— Begin Exercise materials —

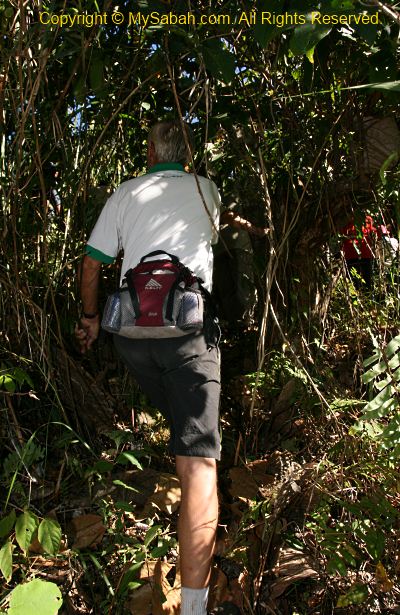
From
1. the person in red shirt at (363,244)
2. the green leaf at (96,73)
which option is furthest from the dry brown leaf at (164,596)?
the green leaf at (96,73)

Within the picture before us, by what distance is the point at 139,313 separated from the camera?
2.05 meters

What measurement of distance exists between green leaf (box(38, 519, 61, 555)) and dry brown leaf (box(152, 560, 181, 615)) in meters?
0.34

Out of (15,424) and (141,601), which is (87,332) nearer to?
(15,424)

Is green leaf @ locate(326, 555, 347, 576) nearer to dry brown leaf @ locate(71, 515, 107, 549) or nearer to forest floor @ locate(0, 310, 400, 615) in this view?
forest floor @ locate(0, 310, 400, 615)

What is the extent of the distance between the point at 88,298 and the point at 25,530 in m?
0.85

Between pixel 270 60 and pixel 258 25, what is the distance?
2.54 feet

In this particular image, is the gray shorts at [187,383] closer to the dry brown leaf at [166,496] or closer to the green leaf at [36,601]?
the dry brown leaf at [166,496]

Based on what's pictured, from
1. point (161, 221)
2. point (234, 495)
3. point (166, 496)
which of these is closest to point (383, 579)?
point (234, 495)

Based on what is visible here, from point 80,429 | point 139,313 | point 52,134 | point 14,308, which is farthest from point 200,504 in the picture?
point 52,134

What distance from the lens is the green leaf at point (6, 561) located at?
76.7 inches

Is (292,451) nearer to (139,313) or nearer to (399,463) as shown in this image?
(399,463)

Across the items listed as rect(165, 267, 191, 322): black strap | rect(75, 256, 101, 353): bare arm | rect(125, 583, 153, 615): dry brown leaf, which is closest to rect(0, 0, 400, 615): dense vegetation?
rect(125, 583, 153, 615): dry brown leaf

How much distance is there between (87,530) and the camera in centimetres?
229

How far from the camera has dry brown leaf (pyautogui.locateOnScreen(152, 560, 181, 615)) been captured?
1985 mm
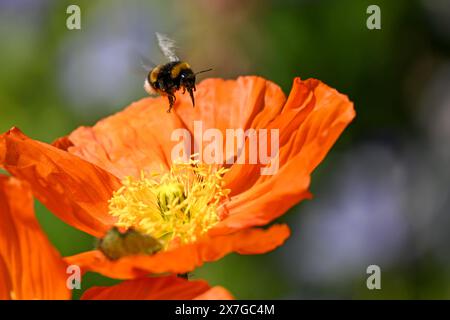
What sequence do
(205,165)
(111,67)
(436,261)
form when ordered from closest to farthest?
(205,165) → (436,261) → (111,67)

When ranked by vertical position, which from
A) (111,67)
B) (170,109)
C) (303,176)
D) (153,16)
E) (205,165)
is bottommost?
(303,176)

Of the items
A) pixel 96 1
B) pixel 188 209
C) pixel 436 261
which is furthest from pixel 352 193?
pixel 188 209

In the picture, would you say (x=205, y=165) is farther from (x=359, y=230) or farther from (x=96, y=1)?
(x=96, y=1)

— End Exercise materials —

(Stated exercise) Can you duplicate every record above word for word, leaving out the pictures?

(Answer to this problem)
From
1. the person in red shirt at (363,244)
2. the green leaf at (96,73)
which option is furthest from the dry brown leaf at (164,596)?
the green leaf at (96,73)

Within the picture before us, by what distance is the point at 139,313 separated from the camera?
2.05 meters

What measurement of distance exists between green leaf (box(38, 519, 61, 555)) and dry brown leaf (box(152, 560, 181, 615)) in meters?
0.34

Out of (15,424) and (141,601), which is (87,332) nearer to?
(15,424)

Is green leaf @ locate(326, 555, 347, 576) nearer to dry brown leaf @ locate(71, 515, 107, 549) or nearer to forest floor @ locate(0, 310, 400, 615) in this view?
forest floor @ locate(0, 310, 400, 615)

What is the extent of the distance between the point at 88,298 and the point at 25,530 in m?
0.85

Between pixel 270 60 and pixel 258 25, what is the distance?
2.54 feet

In this particular image, is the gray shorts at [187,383] closer to the dry brown leaf at [166,496] or closer to the green leaf at [36,601]?
the dry brown leaf at [166,496]

Based on what's pictured, from
1. point (161, 221)
2. point (234, 495)
3. point (166, 496)
which of these is closest to point (383, 579)?
point (234, 495)

Based on what is visible here, from point 80,429 | point 139,313 | point 52,134 | point 14,308, which is farthest from point 200,504 in the picture?
point 52,134

What distance from the lens is the green leaf at point (6, 561) located at?
76.7 inches

Is (292,451) nearer to (139,313) or nearer to (399,463) as shown in this image?
(399,463)

Across the items listed as rect(165, 267, 191, 322): black strap | rect(75, 256, 101, 353): bare arm | rect(125, 583, 153, 615): dry brown leaf, which is closest to rect(0, 0, 400, 615): dense vegetation?
rect(125, 583, 153, 615): dry brown leaf

How much distance is there between (87,530) and the camera in centimetres?
229

How far from the camera has dry brown leaf (pyautogui.locateOnScreen(152, 560, 181, 615)) been captured?
1985 mm
What sequence do
(205,165)
(111,67)
(436,261)
form when ordered from closest to farthest?
(205,165) → (436,261) → (111,67)

When ranked by vertical position, which from
A) (111,67)
B) (170,109)
C) (303,176)
D) (153,16)
E) (205,165)
is bottommost?
(303,176)

Of the items
A) pixel 96 1
B) pixel 188 209
C) pixel 436 261
which is furthest from pixel 352 193?
pixel 188 209

In the picture, would you say (x=205, y=165) is farther from (x=359, y=230) or farther from (x=96, y=1)?
(x=96, y=1)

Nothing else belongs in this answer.